The bot can continue the chat as long as the loop is running, but it will not have access to previous messages because we don’t have a memory component. While memory is more advanced, it is recommended to dive into Langchain tutorials and implement it if you’re interested. Now that we’ve explored how to build chatbots with LangChain, let’s look at what the future holds for chatbots.

Chatbots: The Road Ahead

We have seen substantial development in the field of LLMs and Chatbots in recent years. Every day, it feels like developers and researchers are pushing the boundaries, opening up new possibilities for us to use and interact with Artificial Intelligence. We have seen that building chatbot-based apps and websites has become easier than ever. This enhances the user experience in any business or company. However, we can still feel the difference between talking with a chatbot and a human, thus, researchers are constantly working to make user interaction smoother by making these AI models feel as natural as possible.

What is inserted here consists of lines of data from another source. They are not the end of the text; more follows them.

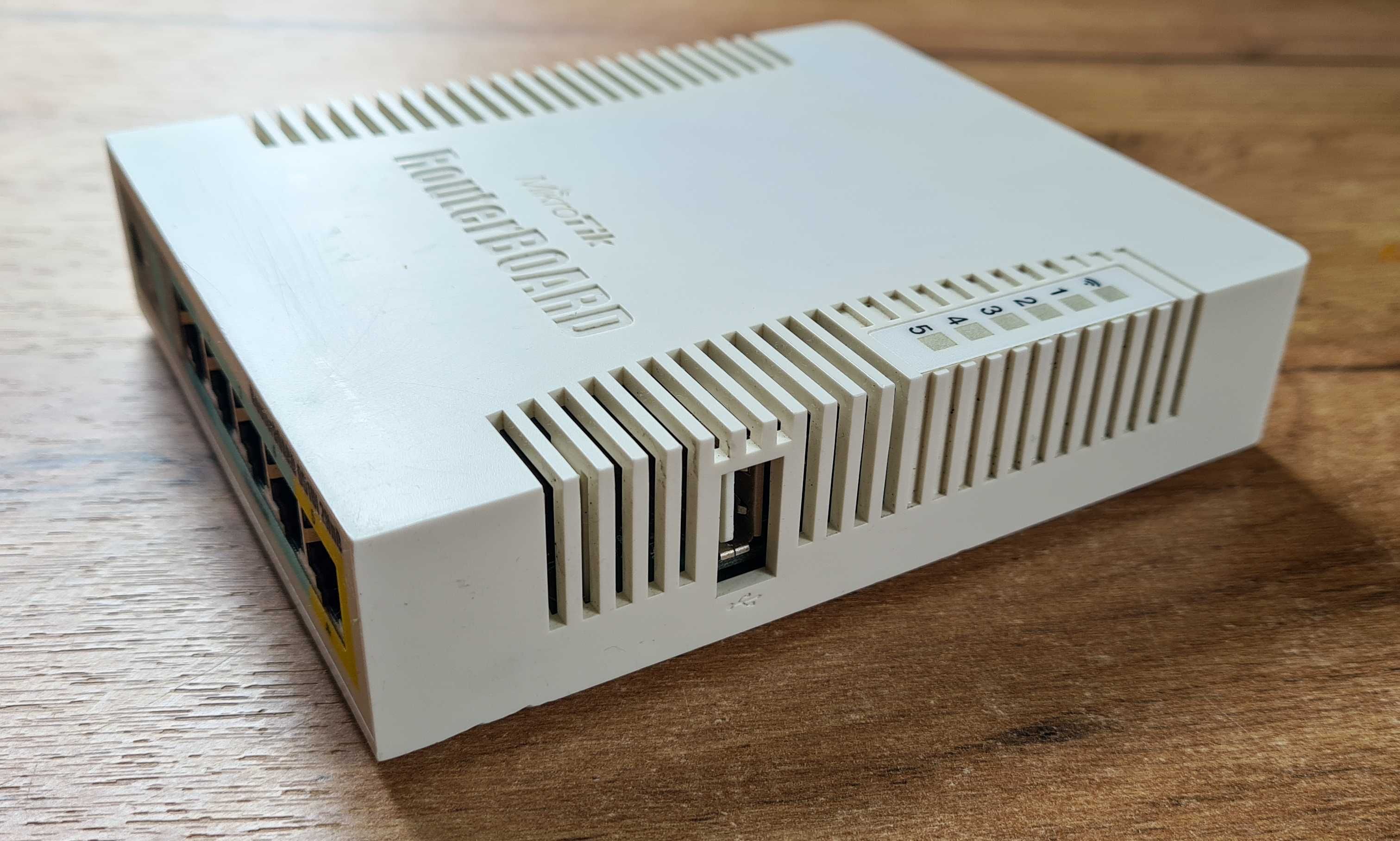 WI-FI Роутер маршрутизатор Mikrotik RB951Ui-2HND 5Lan 100Mbit USB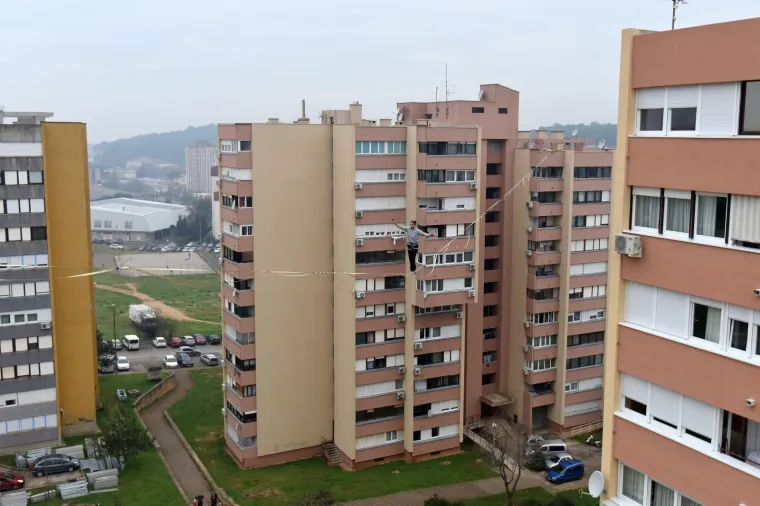 Pulom su pro&scaron;etali neustra&scaron;ivi "nebeski hodači"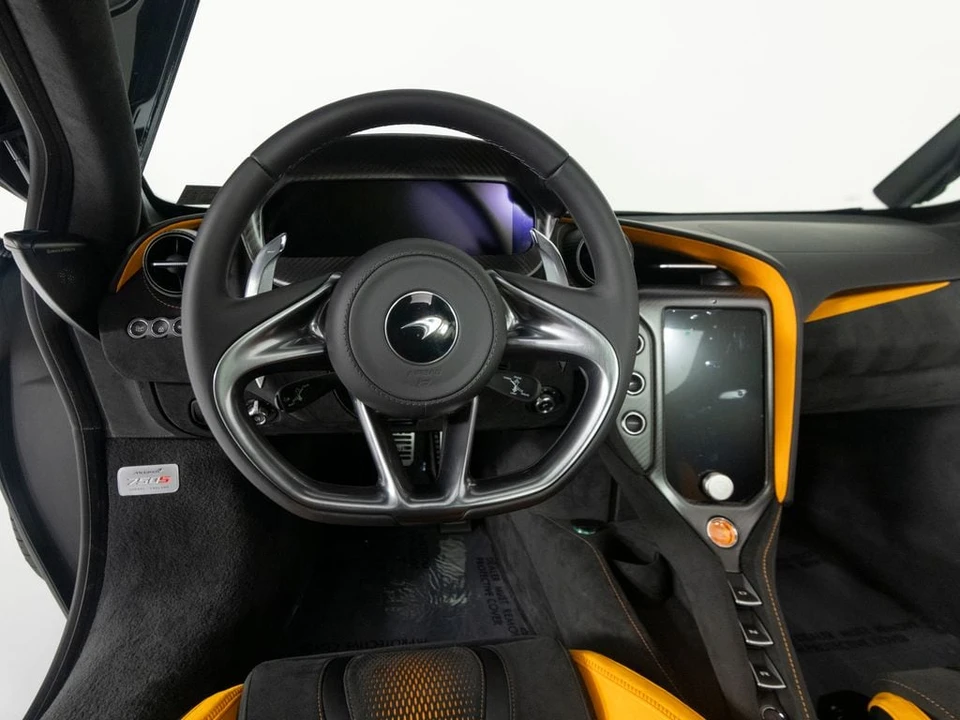 2027 McLaren 750S - Image 17 of 31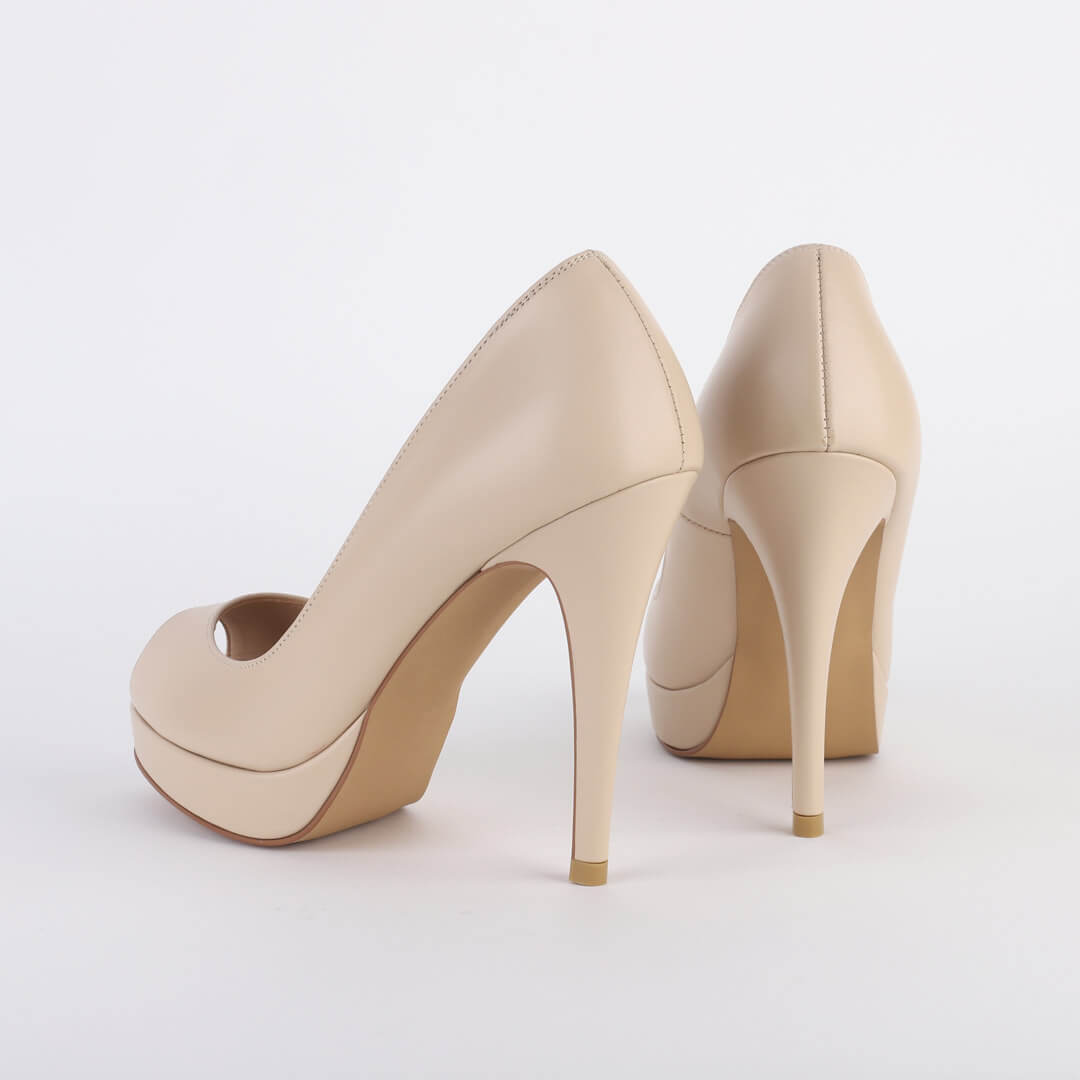 *UK size 2.5 - HINT - ivory , 9/1cm heel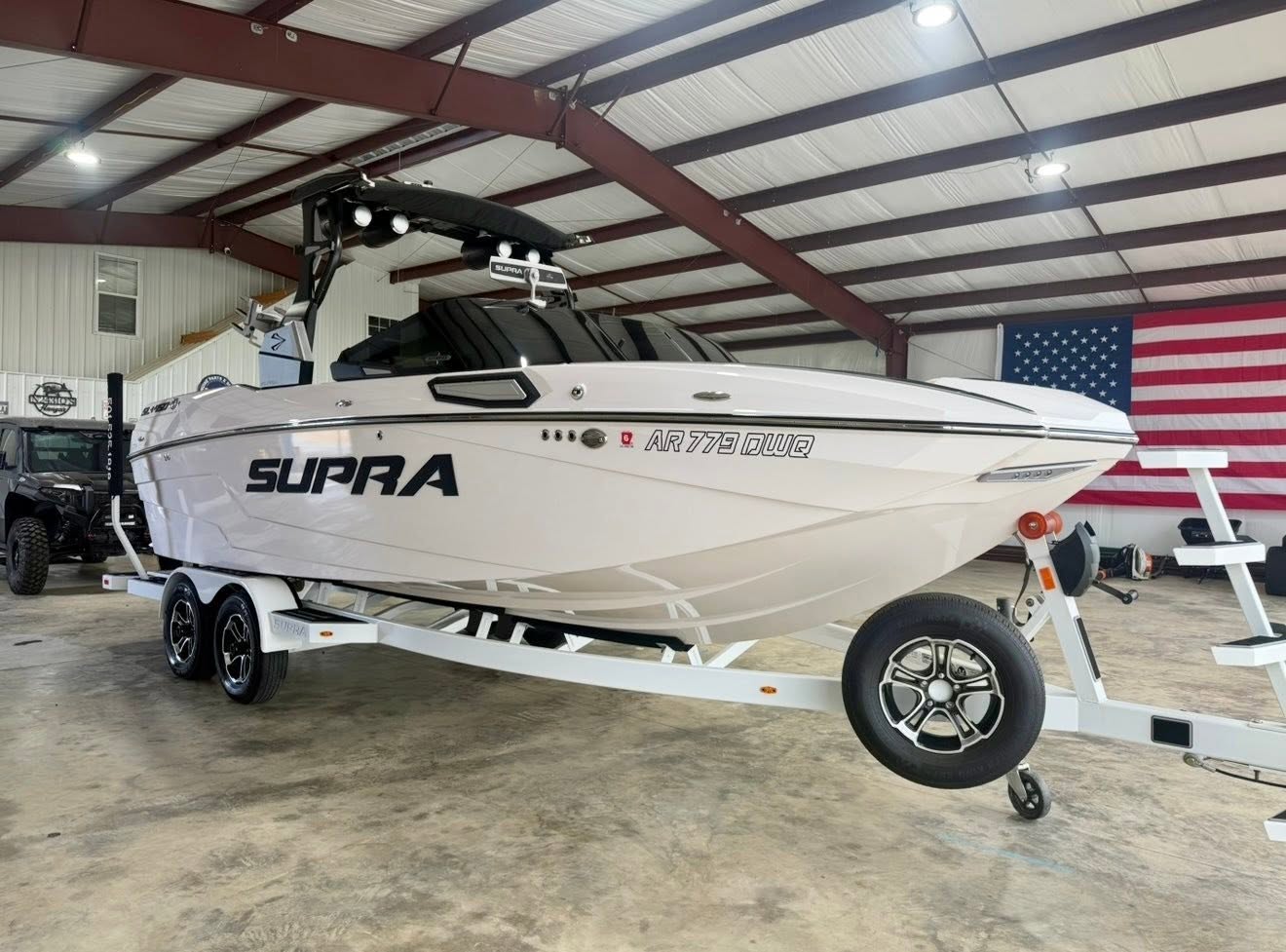 SUPRA Marine detail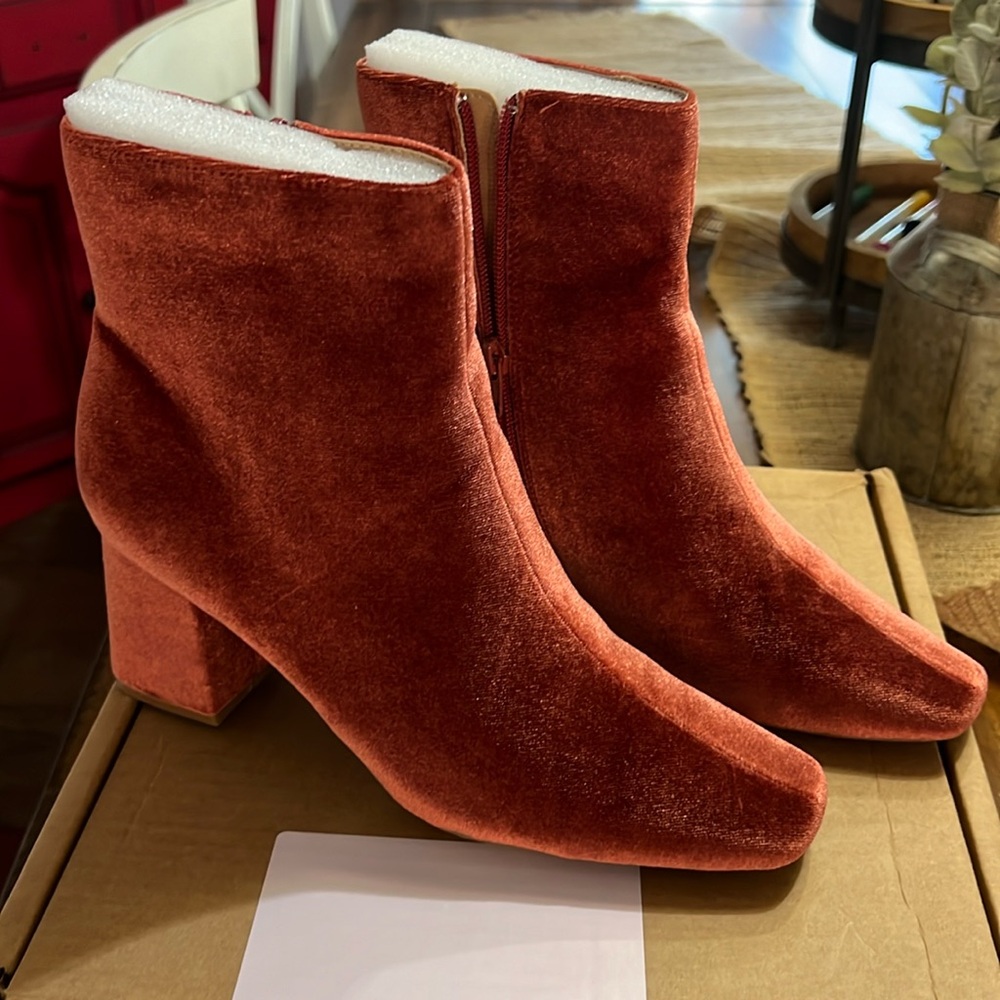 Journee Collection Ankle Boots in the color Rust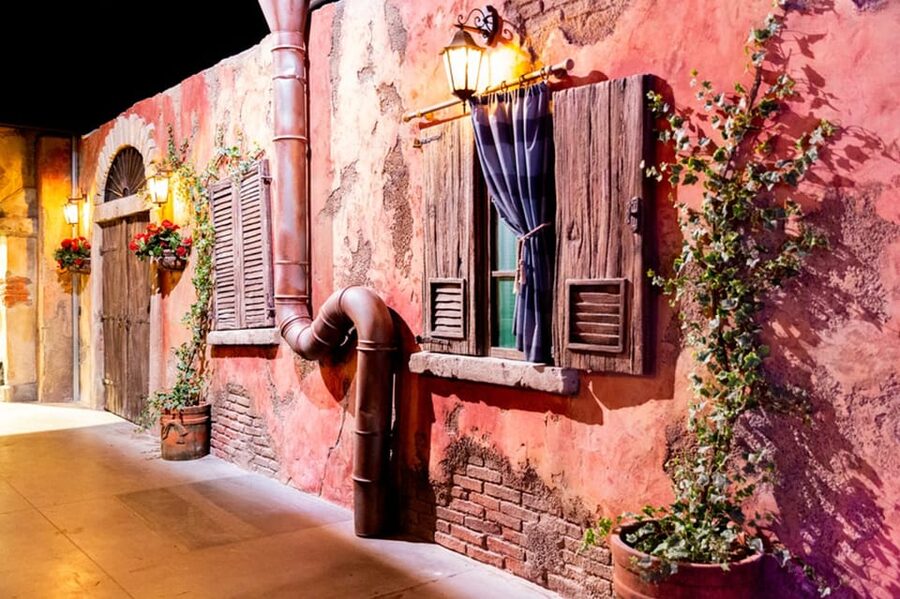 Bologna: Luna Farm Amusement Park Family Entry Ticket - Snacks, souvenirs, and family facilities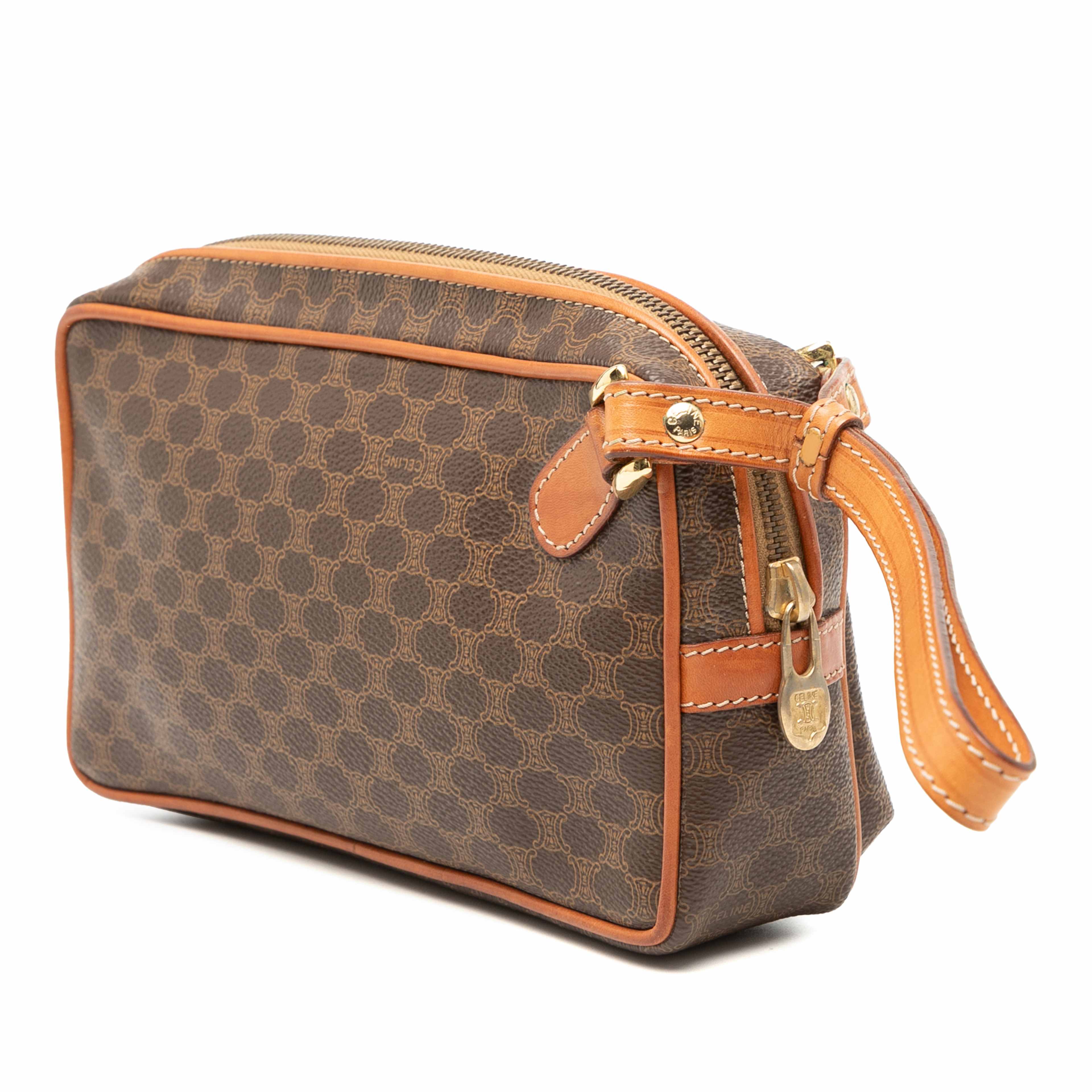 Celine Macadam Coated Canvas Clutch, från Luxclusif, i färgen brun. Klicka för att öppna bilden i stort format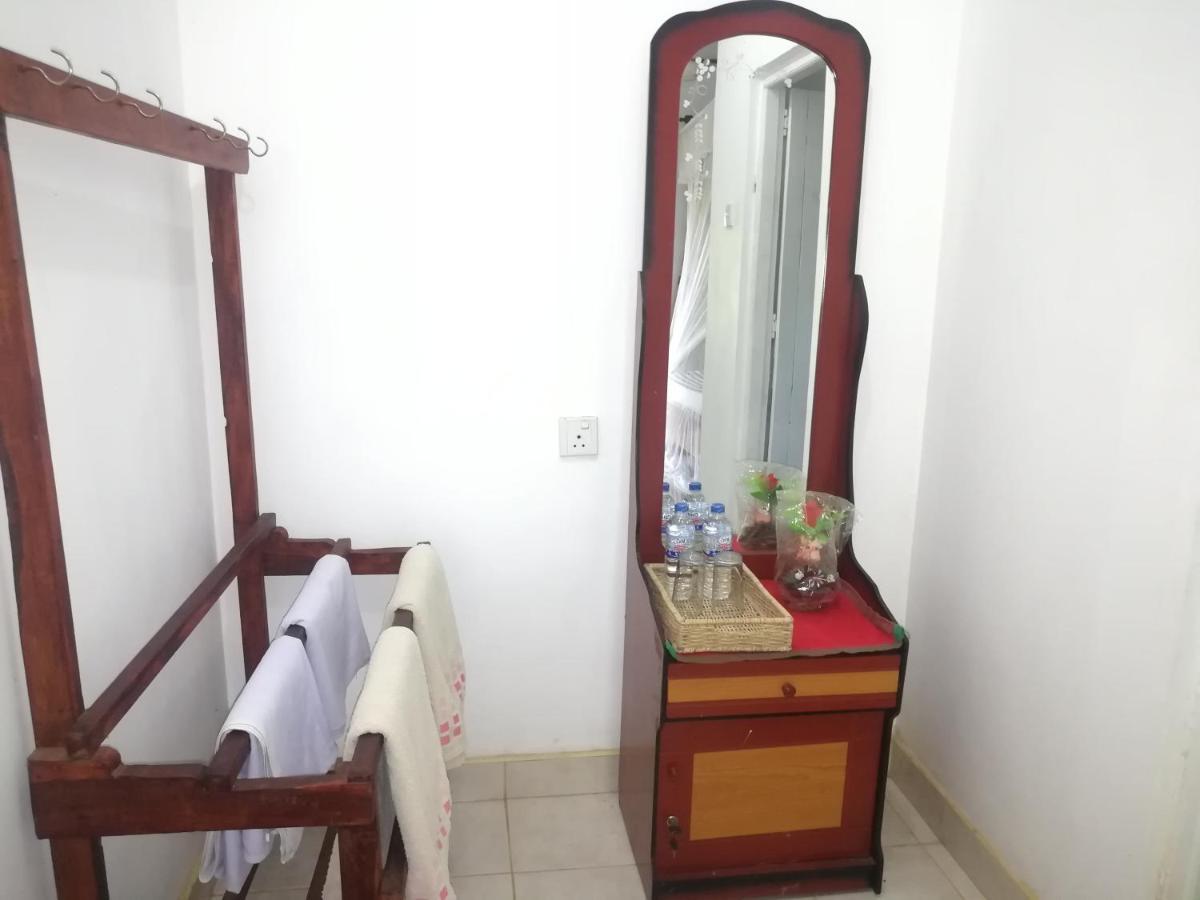 Sisira Homestay - Sigirija Zewnętrze zdjęcie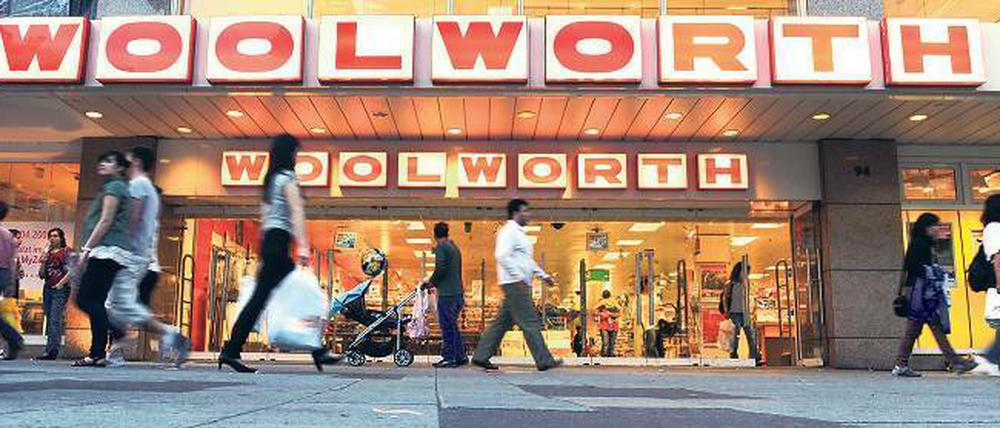 Weniger ist mehr. Woolworth hat heute ein deutlich kleineres Sortiment als vor der Insolvenz. Ein Teil der rund 200 Filialen wird derzeit modernisiert.
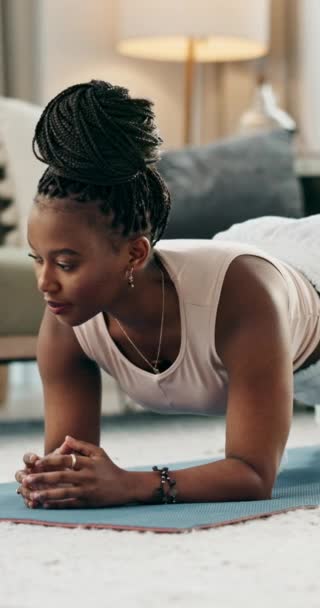 黑人妇女或在家里锻炼身体力量 腹部或腹肌 在垫子上锻炼 在尼日利亚 健康或强壮的非洲女运动员在平衡的核心训练挑战中 — 图库视频影像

Going forward we can expect to find these AI chatbots everywhere, whether it’s for customer support, restaurants, online businesses, real estate, banking, and almost every other field or business there is. In addition, those AI chatbots pave the way to create better-speaking agents. When researchers combine those models with advanced speech algorithms we get a smoother and more natural conversation.

While the future of chatbots seems limitless, there’s a serious side to all this progress which is ethics. We should acknowledge issues like privacy breaches, misinformation spread, or AI biases that might sneak into conversations. However, spreading awareness to the developers and users will make sure these AI chatbots play fair and keep things honest.

Further Reads for Chatbots

If you want to read and understand more about the concepts related to AI models, we recommend you to read the following blogs:

FAQs

Q1. What is LangChain?

A. A framework for building LLM-powered applications, like chatbots, by chaining together different components.

Q2. How do LLMs enhance chatbots?

A. LLMs enable chatbots to understand and generate human-like text, leading to more natural and engaging conversations.

Q3. What are the different types of chatbots?

A. The different types of chatbots are:

  • Rule-based (predefined rules)
  • AI-powered (using LLMs)
  • Task-oriented (specific tasks)
  • Conversational (open-ended)
Q4. Why use Langchain to develop chatbots?

A. Langchain offers a modular approach that empowers developers to build more sophisticated chatbot systems by connecting various components and using their preferred LLM. This flexibility is crucial for creating highly customized and interactive chatbot experiences. Additionally, Langchain offers other features that would otherwise be hard to build, like memory, agents, and retrieval.